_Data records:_
***

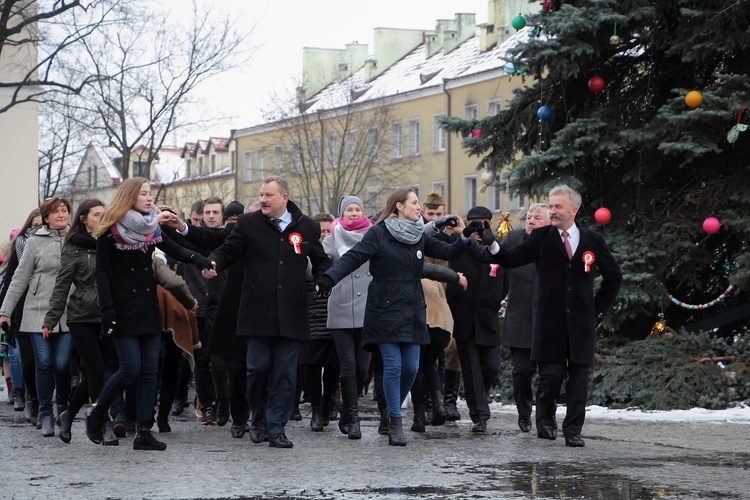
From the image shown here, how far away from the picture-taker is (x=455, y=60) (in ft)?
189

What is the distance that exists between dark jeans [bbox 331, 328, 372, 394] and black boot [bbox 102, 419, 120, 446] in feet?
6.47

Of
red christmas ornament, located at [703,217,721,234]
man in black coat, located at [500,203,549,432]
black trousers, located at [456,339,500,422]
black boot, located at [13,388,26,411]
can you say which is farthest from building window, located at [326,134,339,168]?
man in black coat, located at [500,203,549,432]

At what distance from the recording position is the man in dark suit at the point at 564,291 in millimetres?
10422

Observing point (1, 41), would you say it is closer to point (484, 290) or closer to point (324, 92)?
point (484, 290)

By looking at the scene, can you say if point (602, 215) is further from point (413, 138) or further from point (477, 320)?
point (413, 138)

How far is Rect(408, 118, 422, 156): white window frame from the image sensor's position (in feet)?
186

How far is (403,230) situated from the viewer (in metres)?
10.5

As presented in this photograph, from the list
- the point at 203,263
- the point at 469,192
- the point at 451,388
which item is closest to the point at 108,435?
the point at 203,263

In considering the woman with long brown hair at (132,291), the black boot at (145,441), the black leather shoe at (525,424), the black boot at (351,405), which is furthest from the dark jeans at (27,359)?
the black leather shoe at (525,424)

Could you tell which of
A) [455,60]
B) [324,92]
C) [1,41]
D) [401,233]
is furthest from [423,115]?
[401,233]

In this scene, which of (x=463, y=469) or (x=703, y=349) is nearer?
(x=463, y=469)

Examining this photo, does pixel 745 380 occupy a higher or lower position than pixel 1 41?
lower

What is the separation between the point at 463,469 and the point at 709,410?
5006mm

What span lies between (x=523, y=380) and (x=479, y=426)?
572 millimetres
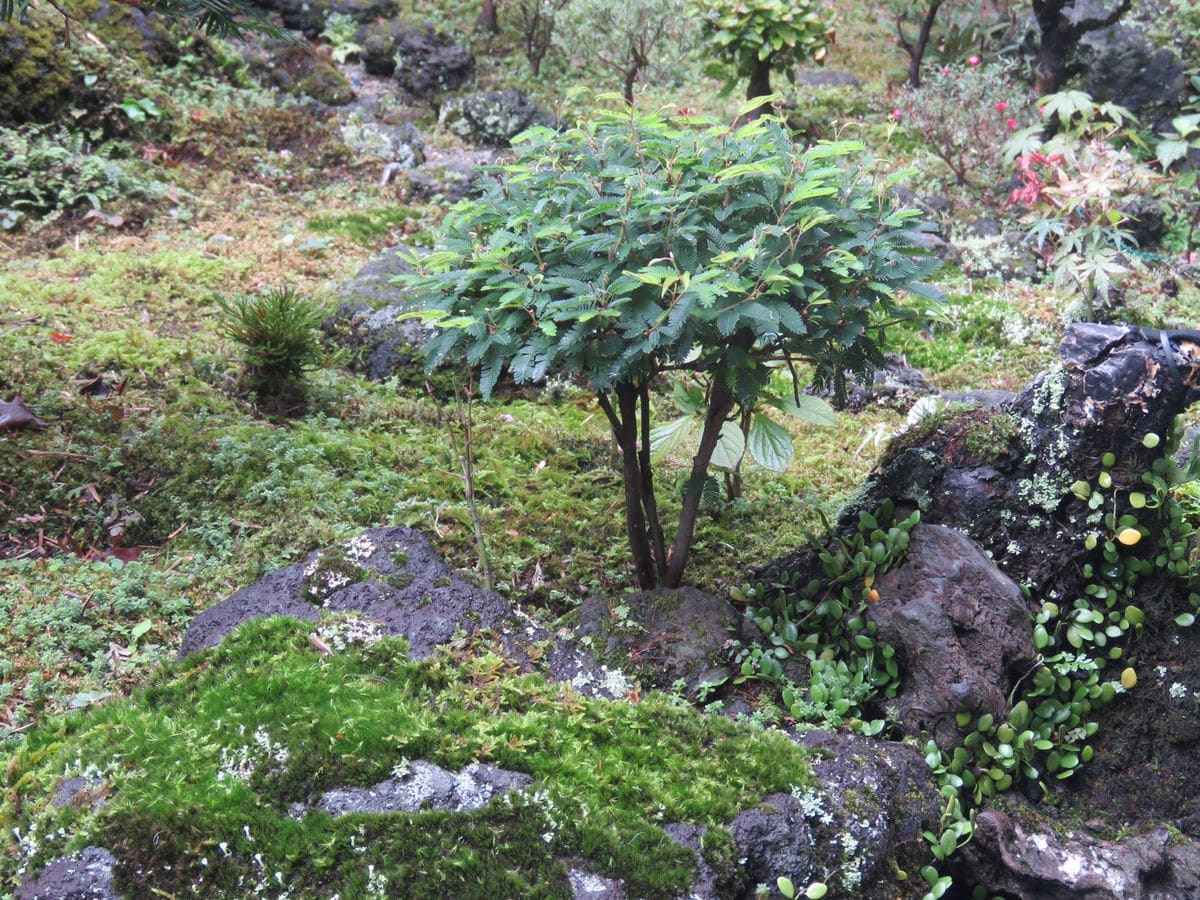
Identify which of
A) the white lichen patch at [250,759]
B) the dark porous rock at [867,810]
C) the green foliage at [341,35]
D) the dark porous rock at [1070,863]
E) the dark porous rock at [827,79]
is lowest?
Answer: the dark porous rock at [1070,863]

***

_What is asked:_
Using the material above, retype each entry exactly and omit the pictures.

_Solution for this problem:_
From the image shown here, how far away from the picture-taker is (x=455, y=60) (in ft)?
189

What is the distance that exists between dark jeans [bbox 331, 328, 372, 394] and black boot [bbox 102, 419, 120, 446] in feet?
6.47

Of
red christmas ornament, located at [703,217,721,234]
man in black coat, located at [500,203,549,432]
black trousers, located at [456,339,500,422]
black boot, located at [13,388,26,411]
can you say which is farthest from building window, located at [326,134,339,168]?
man in black coat, located at [500,203,549,432]

At what distance from the recording position is the man in dark suit at the point at 564,291 in millimetres?
10422

Observing point (1, 41), would you say it is closer to point (484, 290) or closer to point (324, 92)?
point (484, 290)

By looking at the scene, can you say if point (602, 215) is further from point (413, 138) or further from point (477, 320)?
point (413, 138)

How far is Rect(408, 118, 422, 156): white window frame from the image sensor's position (in feet)?
186

How far is (403,230) situated from the viewer (in metres)?
10.5

As presented in this photograph, from the list
- the point at 203,263
- the point at 469,192
- the point at 451,388
which item is closest to the point at 108,435?
the point at 203,263

In considering the woman with long brown hair at (132,291), the black boot at (145,441), the black leather shoe at (525,424), the black boot at (351,405), which is furthest from the dark jeans at (27,359)?
the black leather shoe at (525,424)

Could you tell which of
A) [455,60]
B) [324,92]
C) [1,41]
D) [401,233]
is furthest from [423,115]?
[401,233]

In this scene, which of (x=463, y=469) or (x=703, y=349) is nearer?
(x=463, y=469)

Examining this photo, does pixel 745 380 occupy a higher or lower position than pixel 1 41?
lower

What is the separation between the point at 463,469 and the point at 709,410?
5006mm

What span lies between (x=523, y=380) and (x=479, y=426)?
572 millimetres
Identify which of
A) the white lichen patch at [250,759]
B) the dark porous rock at [867,810]
C) the green foliage at [341,35]
D) the dark porous rock at [1070,863]
E) the dark porous rock at [827,79]
is lowest?
Answer: the dark porous rock at [1070,863]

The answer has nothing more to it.